# Wanting to buy my first rc car



## tyrrellrunnells (Nov 1, 2011)

So I'm new to the rv world I have played with a electric traxxis stampede a couple times. But i want to know the pros and cons of having eletric vs. Having nitro. All i know is that the electric cars are able to out perform nitro cars. I want to know more. I want a traxxis Ford f-150 raptor. So any info would be great.


----------



## nutz4rc (Oct 14, 2003)

Actually to be fair some electric cars can out perform some nitro cars at some times on some types of tracks. You can't really compare apples to oranges. An electic 1/8th will probably our accelerate and possibly beat a nitro 1/8th depending on the track size and conditions. I personally have run nitro and electric. 

Nitro can be a bit more difficult due to tuning needed for changes such as weather, track, etc. However electrics may need changes for track conditions, length of race, etc.

It all depends on what you want to do; bash and or race.

If you want something dependable, hard to break, and that can be bashed as well as raced; I suggest a Traxxas Slash. There is a raptor body available for the truck and I think even a raptor version available. 

I would get the brushless with 2.4 radio since this set up is very fast but also doesn't require as frequent replacement as the Titan 12 brushed motor.

These are my opinions.


----------



## tyrrellrunnells (Nov 1, 2011)

So what's the run time for a electric and nitro car? When your racing them around.


----------



## nutz4rc (Oct 14, 2003)

With the Lipo batts we have now and if you gear with a lower tooth pinion, the run times can be up to 20 minutes. You usually need to add nitro fuel before that; however you can add fuel and keep running. To change a batt you must shut everything off, remove the batt, and put in the new one.

Again run time depends on what type vehicle and how and where it is being run.


----------



## tyrrellrunnells (Nov 1, 2011)

So your saying gear down the and ill get longer runtime but ill also get less torque. But on a nitro car it could probably run up to 20- 30 of 1 tank of nitro or longer.


----------



## nutz4rc (Oct 14, 2003)

Gearing down will use less power. You will accelerate more quickly but not have as much top end. Nitro usually won't run that long on a single tank because the tanks are not that large. Part of the fuel is lubricant and so you lose some of the fuel as it keeps the engine from overheating and locking up.

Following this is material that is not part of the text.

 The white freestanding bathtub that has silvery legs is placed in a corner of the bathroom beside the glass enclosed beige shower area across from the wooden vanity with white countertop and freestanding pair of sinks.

Also nitro can be a huge problem depending on where you might be running the car/truck. If you are in a noise abatement zone or housing edition, it might be illegal or your neighbors might not be happy (Ha). If you are in open outdoor area or a track allowed to run nitro, there should be no problem.


----------



## nutz4rc (Oct 14, 2003)

I am surprised that no one has jumped on here to help. Usually there are lots of opinions. 

With nitro you will still need to get a batt and charger for your starter box unless you get one with a pull start (not recommended) or roto start. Pull starts are notorious for breaking and being hard to start. Check the price of fuel, the last I knew it was going up in price due to issues of manufacturing costs in orient due to earthquakes and tsumanis.

Lots of things to think about. Hope we get some more thoughts by others.


----------



## 4ThePinkRacing (Apr 30, 2010)

tyrrellrunnells said:


> So your saying gear down the and ill get longer runtime but ill also get less torque. But on a nitro car it could probably run up to 20- 30 of 1 tank of nitro or longer.


if your in newburgh ny area.. . up here in albany we have a few tracks inside ..dirt oval .. goin to be many days of racing .. 
carpet .. few days on there .. and thursday is fly nite if your into helis 

http://cdrcracing.com 

live cam chat .. sunday store opens 10am for racing all day 
monday store opens 10am racing hotlaps around 5 to 530 racing 7pm .. 

stop in anytime ..


----------



## tyrrellrunnells (Nov 1, 2011)

4ThePinkRacing said:


> if your in newburgh ny area.. . up here in albany we have a few tracks inside ..dirt oval .. goin to be many days of racing ..
> carpet .. few days on there .. and thursday is fly nite if your into helis
> 
> http://cdrcracing.com
> ...


Thanks but i live in newberg Oregon.


----------



## 4ThePinkRacing (Apr 30, 2010)

lol that would be a trip lol .. will if you leave now ... u can make it for monday nite races lol


----------



## tyrrellrunnells (Nov 1, 2011)

4ThePinkRacing said:


> lol that would be a trip lol .. will if you leave now ... u can make it for monday nite races lol


I have to race sprint cars this weekend.


----------



## tmaxx4life (Oct 23, 2008)

i prefer electric for the ease of maintenance but racing i like nitro as i just gas n go no worry if i grabbed the right battery or whether it is charged or not. But i sponsor my friend my wife and my little brother. But since your new i would recommend a Team Associated SC10RS rtr it comes with brushless ,2.4 ghz radio (no interference) and a race proven chassis that has won many times over at our track. But if u just want to occasionally play or race once in a while the traxxas slash is cheap efficient and easy to fix.


----------